Vendors, however, are a confused lot. An executive at one of these vendors at Halol says they are clueless on how long they need to supply to the plant. “When this plant closes down, one of our units, which employs 60 people, will shut, too. There are talks of a buyer taking over the plant. We could explore opportunities of supplying to them. There is no clarity,” he says.

Sources say 18-20 vendors are dependent on the Halol plant, including Caparo Maruti, TI Metal, ZF Hero, and KLT Automotive. In comparison, around 200 suppliers are linked with GM’s plant in Pune. Halol has never taken off as an ancillary hub.

The country’s largest two-wheeler manufacturer Hero MotoCorp, is setting up a plant acres nearby. Catering primarily to the export market, the unit is expected to be up and running by March.

Sources in the state government say executives from China’s Shanghai Automotive Industry Corp had met officials in Gandhinagar last year but a deal to buy the plant fell through because of the large workforce.

ABOUT HALOL PLANT It has now received a lifeline till March 2017 Workers, vendors and contractors have come to terms with closure, but they now know operations at Halol will continue However, vendors are confused as to how long they need to supply to the plant Sources say 18-20 vendors are dependent on GM’s Halol plant GM India President and MD Kazem said all interested workers would be relocated to Pune, for the rest there was the option of voluntary retirement
“They wanted at least 350 workers to be offered voluntary retirement or transfers,” says a labour department official.

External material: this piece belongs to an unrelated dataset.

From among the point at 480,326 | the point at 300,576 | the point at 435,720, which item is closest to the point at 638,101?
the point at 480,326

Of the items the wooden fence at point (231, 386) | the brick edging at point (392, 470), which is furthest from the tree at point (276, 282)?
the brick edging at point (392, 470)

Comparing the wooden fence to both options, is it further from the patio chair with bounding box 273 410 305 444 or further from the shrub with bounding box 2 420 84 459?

GM India President and Managing Director Kaher Kazem told workers on Thursday all those interested would be relocated to Pune, for the rest there was the option of voluntary retirement. GM has transferred engineers and executives to its Pune plant but not many workers.  

Halol will, however, need experienced workers because GM plans to roll out its upgraded Tavera utility vehicle by year-end.

Workers say the company has decided to continue to make the Tavera at Halol even if the plant is sold. “The new owner will then manufacture the Tavera for GM on contract,” Soni says.

“We are exploring a number of options for the Halol plant, including its sale. Selling the plant may include contract manufacturing to ensure continuity for the upgraded Chevrolet Tavera,” Kazem had said on Thursday.

“We expect our facility at Halol to be operational later this financial year and we have initiated recruitment,” says a Hero MotoCorp spokesperson.  

However, workers at the GM India plant say Hero does not want to hire them. “Hero is recruiting freshers from industrial training institutes. Workers at GM are senior and their wages are high,” says a GM worker who does does not wish to be named.

Soni says the wage for a junior to mid-level worker is Rs 25,000 a month, while supervisors are paid Rs 55,000 a month. Contract workers, on the other hand, are paid minimum wages of Rs 278 per day or more, depending on their skills.

High wages and a big labour force have been a drag on GM’s Halol plant, apart from frequent unrest.

The Halol plant now makes the multi-utility vehicle Enjoy, the Cruze sedan and the Tavera. The plant is shut intermittently to manage inventory and manufactures 130 cars a day. A large part of its 110,000 vehicle capacity remains unused.

Despite being unviable for GM, which has not been able to improve its market share beyond the single digits, shutting the Halol plant is an uphill task. Any company that employs over 100 people has to seek permission before closing down a plant in Gujarat. "GM will have to settle the issue of closure with its workers and pay their dues. If the workers are not happy with the payment offered, the issue will drag," says an official.  The onus now is on GM to ensure an orderly transition of its employees, vendors and the plant.